Saturday, March 20, 2021

Meet the 2021 Mentees!

I'm already several months into great conversations with the 2021 mentees, so it's long past time for me to share them.  To begin. however, my deep thanks go to all of you who took the time to apply.  It's wonderful to read about your work, your hopes, and ways you're going to change the museum field--and the world.  Thank you all!  The choice is always very difficult, but here are the folks I'm in conversation with this year.

Anna Stratton is completing her MA in History Museum Studies at the Cooperstown Graduate Program this semester.   She comes to museum work from a bit of a surprising place--the cooperative grocery industry.  We've already had some great chats about the ways in which that work--focused on together, the public, the workers, and the mission--can translate into museum work.  Although she was first attracted to the museum field through textile conservation, as a maker herself, she found a shift underway in her thinking.  When I asked applicants to respond to the question, "What are you passioante about?"  she responded:
I am passionate about many things, but it’s no coincidence that I am embarking on a career in the museum world just as conversations about racial justice abound. I am most passionate about racial equity.

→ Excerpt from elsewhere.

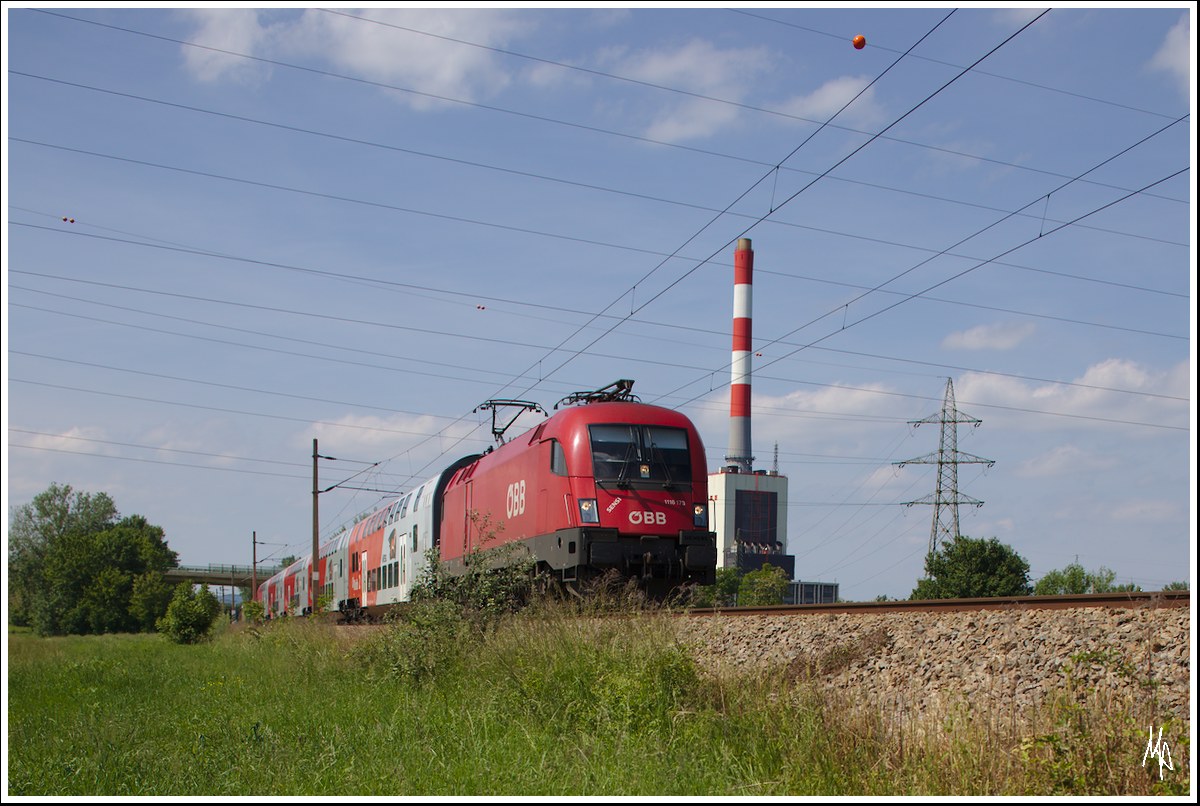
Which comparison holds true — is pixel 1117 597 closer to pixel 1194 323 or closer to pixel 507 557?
pixel 1194 323

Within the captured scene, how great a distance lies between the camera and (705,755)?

As a mixed white and Latina woman who grew up in a diverse city, I have always been keenly aware of racial differences, maybe due to the regular “What are you?” question directed at me throughout my life. I have straddled the uncomfortable grey area of being a person of color with a lot of white privilege for as long as I can be honest I didn’t realize what a non-negotiable this type of advocacy was for me until a few years ago, perhaps coinciding with…ahem…an emboldened white supremacist state. My reaffirmed commitment to antiracism blossomed simultaneously with a deep understanding that I needed to change careers.

Needless to say, it's a tough time to be finishing up graduate school from home and job hunting at the same time.   Anna's interested in development work and is currently interning remotely with Eastern State Penitentiary, along with working on a virtual exhibit on sugar cane workers in Puerto Rico as part of her coursework.  What's the change she's working towards in the field? "It seems so clear and unambiguous to me what museums must do, but first they must outgrow the idea that they are essentially separate from their communities. There might be a lot of problematic history to uncover, but this, too, must be museum work."

From a mentee who's going to school less than an hour from my house, to one much further away.  Anais Walsdorf is currently based in London.  What is she passionate about? 

I’m most passionate about amplifying voices and histories that have been and continue to be silenced, especially colonial histories and their present-day iterations and legacies. I spent most of my childhood growing up on a small island in the Philippines. In the past two decades, I’ve watched how tourism and development have caused immense damage to the environment and the local and indigenous communities. From an early age I was aware of this and the role of money and power in how quickly my home was changing.

Anais is a Visitor Experience Assistant at the Wellcome Collection, a position that has maintained throughout the pandemic lockdowns.  She's worked on a new label putting Napoleon's toothbrush in the context of colonialism as part of a larger project of rethinking permanent exhibits and is also working on team crafting guidelines for supporting researchers using collections related to trauma.  Pre-lockdown, she was also a Gallery Supervisor at the Migration Museum in London and a volunteer with the Museum of British Colonialism.

What would Anias jettison from museums?  "we absolutely need to abandon traditional understandings of what a museum is, and any arguments keeping Western museums from beginning processes of repatriation and restitution."  Another focus of her interest is that the pandemic laid bare, as it did for so many,  "the precarious position of Front of House workers, contractors, and cleaners, despite their being essential to the working of institutions and being the most high-risk."

In her application, Anais mentioned how much she missed the ways in which teamwork, those informal conversations, really lead to creative ideas and actions.  Me too.  And every year, this small mentor program provides me with new ideas and inspiration, widening my circle of colleagues.  Thanks Anna and Anais!